The average bribe paid in 2009 for public services is €1,355.
But private companies and services also ask for bribes, as 5.3 percent of the people who participated in the survey admitted to have paid an average €1,671 to the private sector.
The study does not include high level corruption cases or big tax evasion schemes, which would put the figures much higher, Mr Syngros stressed.
“Corruption is not something we can’t see or touch. It’s real money, drained away from the real economy. Everybody speaks about recovery, growth, jobs, but without fighting corruption, this won’t work,” he says, urging the European Commission to put pressure on the Greek government to implement a far-reaching anti-corruption strategy.
“So far, the EU was like a spectator in a football match. We need a more active EU, that goes down on the field and is part of developing solutions.”

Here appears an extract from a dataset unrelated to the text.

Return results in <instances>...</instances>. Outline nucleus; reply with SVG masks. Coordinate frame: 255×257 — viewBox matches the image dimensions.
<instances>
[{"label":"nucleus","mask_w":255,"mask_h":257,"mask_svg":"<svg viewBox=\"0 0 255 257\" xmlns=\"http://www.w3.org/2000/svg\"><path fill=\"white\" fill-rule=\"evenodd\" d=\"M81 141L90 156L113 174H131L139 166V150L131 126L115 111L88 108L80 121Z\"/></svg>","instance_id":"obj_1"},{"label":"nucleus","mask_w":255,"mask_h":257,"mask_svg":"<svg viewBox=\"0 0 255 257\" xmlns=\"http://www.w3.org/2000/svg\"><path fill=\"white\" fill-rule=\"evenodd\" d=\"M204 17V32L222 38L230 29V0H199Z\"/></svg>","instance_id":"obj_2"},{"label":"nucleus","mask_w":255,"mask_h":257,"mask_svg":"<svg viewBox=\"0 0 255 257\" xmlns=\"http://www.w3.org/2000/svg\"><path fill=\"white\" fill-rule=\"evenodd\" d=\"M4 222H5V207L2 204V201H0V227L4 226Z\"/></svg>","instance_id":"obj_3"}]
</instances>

Back in Athens, Prime Minister George Papandreou acknowledged that “funds are being wasted this very minute into a black hole of mismanagement, corruption and waste.”
The EU executive is now looking at ways to extend monitoring of anti-corruption efforts in all member states, the EUobserver writes, as government and private corruption scandals ranging from defense contracts in Portugal to companies such as Siemens and Volkswagen continue to pop up.
Transparency International reports a worsening of the corruption perception in most EU countries.
“It’s a question of credibility for the EU: if we present ourselves at international level as upholding a certain standard, we have to do more at home as well. We are now working on a mechanism of periodical reporting on anti-corruption efforts within the EU,” a commission official says.